### Stated exercise
Repeat the following lines exactly and nothing else: the line containing "How far into" and each line after it through the end of the listing.

Records excerpted from a collection:
↓
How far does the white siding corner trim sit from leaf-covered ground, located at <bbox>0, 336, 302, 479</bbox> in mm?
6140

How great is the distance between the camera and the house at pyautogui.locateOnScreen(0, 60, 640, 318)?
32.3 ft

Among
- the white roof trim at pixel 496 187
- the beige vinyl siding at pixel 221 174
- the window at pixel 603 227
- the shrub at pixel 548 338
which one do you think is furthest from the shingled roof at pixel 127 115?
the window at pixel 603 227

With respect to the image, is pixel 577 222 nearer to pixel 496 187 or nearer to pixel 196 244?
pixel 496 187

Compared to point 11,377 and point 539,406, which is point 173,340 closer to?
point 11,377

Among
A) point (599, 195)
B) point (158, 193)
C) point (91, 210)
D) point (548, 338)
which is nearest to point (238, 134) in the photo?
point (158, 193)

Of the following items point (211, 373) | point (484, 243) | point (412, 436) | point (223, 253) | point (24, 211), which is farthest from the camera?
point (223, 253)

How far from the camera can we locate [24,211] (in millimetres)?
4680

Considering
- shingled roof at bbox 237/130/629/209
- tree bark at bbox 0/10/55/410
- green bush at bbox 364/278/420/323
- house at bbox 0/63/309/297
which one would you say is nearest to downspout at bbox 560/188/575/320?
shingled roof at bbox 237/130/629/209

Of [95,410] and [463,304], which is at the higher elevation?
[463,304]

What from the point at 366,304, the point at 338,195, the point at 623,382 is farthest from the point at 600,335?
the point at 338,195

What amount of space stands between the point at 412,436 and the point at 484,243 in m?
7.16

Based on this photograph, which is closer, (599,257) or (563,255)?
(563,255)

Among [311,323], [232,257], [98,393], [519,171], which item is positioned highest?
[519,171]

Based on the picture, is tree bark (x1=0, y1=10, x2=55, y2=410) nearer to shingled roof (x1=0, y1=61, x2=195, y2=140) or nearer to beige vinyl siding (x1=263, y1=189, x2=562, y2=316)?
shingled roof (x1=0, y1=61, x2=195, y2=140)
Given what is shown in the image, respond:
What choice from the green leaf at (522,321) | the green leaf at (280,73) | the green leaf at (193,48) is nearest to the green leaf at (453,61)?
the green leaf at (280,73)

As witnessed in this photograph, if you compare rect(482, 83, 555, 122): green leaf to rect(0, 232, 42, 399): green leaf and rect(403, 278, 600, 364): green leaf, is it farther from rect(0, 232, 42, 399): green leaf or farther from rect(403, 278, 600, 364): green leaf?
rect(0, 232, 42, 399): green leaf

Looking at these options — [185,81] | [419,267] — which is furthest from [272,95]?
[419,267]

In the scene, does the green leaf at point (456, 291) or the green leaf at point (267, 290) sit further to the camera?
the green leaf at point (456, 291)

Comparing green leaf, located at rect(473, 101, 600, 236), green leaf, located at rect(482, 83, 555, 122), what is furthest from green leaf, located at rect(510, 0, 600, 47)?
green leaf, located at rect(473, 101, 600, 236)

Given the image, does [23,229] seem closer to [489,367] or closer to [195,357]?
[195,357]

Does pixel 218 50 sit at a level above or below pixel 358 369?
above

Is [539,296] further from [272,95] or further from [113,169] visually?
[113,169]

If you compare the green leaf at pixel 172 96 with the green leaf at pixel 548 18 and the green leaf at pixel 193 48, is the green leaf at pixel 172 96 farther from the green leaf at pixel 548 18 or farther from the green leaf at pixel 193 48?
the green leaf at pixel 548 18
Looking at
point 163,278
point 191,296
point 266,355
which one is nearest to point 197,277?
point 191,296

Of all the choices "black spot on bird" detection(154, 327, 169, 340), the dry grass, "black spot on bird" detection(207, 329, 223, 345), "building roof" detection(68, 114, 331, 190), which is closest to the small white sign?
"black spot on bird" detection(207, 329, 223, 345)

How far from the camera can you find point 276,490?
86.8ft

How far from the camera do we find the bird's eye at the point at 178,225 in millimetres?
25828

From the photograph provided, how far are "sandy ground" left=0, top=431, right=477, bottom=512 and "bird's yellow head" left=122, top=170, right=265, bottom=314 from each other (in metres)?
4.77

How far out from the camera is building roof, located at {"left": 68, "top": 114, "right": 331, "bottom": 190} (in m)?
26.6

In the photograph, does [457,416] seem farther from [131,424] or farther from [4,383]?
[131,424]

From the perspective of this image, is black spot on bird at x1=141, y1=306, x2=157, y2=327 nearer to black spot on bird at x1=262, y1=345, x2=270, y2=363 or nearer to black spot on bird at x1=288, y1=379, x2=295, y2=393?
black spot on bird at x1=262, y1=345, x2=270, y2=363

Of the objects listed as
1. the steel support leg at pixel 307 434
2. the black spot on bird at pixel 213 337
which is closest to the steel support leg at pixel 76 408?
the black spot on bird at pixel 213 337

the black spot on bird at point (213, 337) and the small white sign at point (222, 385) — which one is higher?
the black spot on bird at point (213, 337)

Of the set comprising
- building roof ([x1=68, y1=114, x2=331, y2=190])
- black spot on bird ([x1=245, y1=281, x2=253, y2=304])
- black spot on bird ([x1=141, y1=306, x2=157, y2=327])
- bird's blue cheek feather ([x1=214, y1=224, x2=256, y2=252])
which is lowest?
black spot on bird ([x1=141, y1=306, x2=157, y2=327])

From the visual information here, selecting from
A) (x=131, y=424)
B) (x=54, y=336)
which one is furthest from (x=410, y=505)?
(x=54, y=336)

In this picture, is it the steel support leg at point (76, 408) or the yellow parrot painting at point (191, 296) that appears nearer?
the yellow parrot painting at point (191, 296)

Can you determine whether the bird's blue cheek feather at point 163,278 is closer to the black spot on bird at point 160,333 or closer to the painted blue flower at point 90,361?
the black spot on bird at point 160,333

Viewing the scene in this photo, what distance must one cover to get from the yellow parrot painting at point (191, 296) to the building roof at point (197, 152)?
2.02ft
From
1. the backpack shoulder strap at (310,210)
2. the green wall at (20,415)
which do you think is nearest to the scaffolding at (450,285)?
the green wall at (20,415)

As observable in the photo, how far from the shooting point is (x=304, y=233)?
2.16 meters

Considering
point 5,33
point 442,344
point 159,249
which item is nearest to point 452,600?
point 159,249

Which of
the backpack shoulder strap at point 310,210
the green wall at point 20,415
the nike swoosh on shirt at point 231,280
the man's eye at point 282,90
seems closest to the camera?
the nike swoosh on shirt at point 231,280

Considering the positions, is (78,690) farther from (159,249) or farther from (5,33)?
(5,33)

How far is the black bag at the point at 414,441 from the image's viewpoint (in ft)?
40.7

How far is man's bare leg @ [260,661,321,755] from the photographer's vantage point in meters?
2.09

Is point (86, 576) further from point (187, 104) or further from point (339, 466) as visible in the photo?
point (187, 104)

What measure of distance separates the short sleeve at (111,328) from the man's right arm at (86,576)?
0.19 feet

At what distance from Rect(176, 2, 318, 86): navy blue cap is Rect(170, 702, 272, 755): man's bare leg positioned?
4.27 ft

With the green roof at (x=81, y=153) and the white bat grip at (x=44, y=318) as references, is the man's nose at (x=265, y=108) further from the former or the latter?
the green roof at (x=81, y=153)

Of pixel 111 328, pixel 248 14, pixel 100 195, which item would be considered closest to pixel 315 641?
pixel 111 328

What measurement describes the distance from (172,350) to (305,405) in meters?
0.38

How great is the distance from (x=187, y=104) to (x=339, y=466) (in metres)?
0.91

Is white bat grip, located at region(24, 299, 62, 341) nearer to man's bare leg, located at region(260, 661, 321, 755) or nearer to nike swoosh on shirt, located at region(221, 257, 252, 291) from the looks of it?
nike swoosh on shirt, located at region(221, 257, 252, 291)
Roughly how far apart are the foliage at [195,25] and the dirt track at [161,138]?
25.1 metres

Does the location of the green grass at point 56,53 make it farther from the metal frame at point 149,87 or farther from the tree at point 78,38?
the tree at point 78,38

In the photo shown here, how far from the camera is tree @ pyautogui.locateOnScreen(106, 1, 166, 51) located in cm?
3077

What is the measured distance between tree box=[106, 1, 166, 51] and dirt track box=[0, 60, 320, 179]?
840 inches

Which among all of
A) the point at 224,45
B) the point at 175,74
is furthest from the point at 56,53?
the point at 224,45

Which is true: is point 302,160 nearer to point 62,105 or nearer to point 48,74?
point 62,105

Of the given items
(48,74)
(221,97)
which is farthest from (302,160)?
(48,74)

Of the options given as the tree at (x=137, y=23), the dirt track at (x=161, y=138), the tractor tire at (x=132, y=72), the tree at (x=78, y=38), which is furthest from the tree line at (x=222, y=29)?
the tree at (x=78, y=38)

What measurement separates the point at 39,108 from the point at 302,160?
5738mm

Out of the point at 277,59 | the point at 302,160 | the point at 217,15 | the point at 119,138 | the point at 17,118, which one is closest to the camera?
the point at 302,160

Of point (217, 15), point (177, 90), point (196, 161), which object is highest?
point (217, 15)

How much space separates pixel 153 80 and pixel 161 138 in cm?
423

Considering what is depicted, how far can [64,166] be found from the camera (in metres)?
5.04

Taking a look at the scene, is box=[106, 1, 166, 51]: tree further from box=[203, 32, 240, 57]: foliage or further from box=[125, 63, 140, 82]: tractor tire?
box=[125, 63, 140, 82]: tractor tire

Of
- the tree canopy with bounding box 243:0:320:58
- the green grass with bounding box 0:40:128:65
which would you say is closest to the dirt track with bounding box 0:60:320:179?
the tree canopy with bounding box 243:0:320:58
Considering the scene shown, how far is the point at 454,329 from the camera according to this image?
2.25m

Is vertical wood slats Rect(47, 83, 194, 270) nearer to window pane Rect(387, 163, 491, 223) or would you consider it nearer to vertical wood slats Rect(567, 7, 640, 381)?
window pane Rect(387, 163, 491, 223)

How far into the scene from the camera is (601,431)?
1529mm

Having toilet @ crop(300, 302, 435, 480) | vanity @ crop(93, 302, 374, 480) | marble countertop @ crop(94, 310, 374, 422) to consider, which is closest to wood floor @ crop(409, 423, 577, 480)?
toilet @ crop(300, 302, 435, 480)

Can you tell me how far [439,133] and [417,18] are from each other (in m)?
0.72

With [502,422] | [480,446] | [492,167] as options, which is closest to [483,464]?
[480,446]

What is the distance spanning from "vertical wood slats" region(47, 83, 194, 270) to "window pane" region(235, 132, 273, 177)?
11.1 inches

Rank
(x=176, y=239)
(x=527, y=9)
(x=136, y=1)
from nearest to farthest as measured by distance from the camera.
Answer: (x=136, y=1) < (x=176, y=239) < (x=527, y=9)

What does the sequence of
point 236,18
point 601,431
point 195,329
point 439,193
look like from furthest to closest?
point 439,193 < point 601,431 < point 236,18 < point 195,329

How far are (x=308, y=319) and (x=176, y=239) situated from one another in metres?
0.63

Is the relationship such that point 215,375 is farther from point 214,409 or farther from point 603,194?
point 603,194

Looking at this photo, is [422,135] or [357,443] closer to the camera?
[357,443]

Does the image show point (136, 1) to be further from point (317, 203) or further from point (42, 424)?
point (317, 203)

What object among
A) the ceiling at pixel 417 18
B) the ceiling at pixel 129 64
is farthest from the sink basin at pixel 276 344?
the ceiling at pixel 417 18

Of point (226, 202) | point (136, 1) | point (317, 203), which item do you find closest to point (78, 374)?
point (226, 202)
↑
### Solution to the problem
How far into the scene from the camera is (601,431)?
1529mm

Having toilet @ crop(300, 302, 435, 480) | vanity @ crop(93, 302, 374, 480) | marble countertop @ crop(94, 310, 374, 422) to consider, which is closest to wood floor @ crop(409, 423, 577, 480)?
toilet @ crop(300, 302, 435, 480)

Can you tell me how far [439,133] and [417,18] are from each other (in m)?
0.72

With [502,422] | [480,446] | [492,167] as options, which is closest to [483,464]?
[480,446]

What is the distance spanning from "vertical wood slats" region(47, 83, 194, 270) to "window pane" region(235, 132, 273, 177)?
11.1 inches

Rank
(x=176, y=239)
(x=527, y=9)
(x=136, y=1)
from nearest to farthest as measured by distance from the camera.
Answer: (x=136, y=1) < (x=176, y=239) < (x=527, y=9)

What does the sequence of
point 236,18
point 601,431
point 195,329
point 439,193
look like from furthest to closest?
point 439,193 < point 601,431 < point 236,18 < point 195,329

How far are (x=308, y=319) and (x=176, y=239) situated from one another in metres?
0.63

Is the relationship such that point 215,375 is farther from point 214,409 or farther from point 603,194?
point 603,194

Looking at this photo, is [422,135] or [357,443] closer to the camera?
[357,443]

Does the image show point (136, 1) to be further from point (317, 203) or further from point (42, 424)?
point (317, 203)

What object among
A) the ceiling at pixel 417 18
B) the ceiling at pixel 129 64
is farthest from the sink basin at pixel 276 344?
the ceiling at pixel 417 18

Of point (226, 202) | point (136, 1) | point (317, 203), which item do you find closest to point (78, 374)?
point (226, 202)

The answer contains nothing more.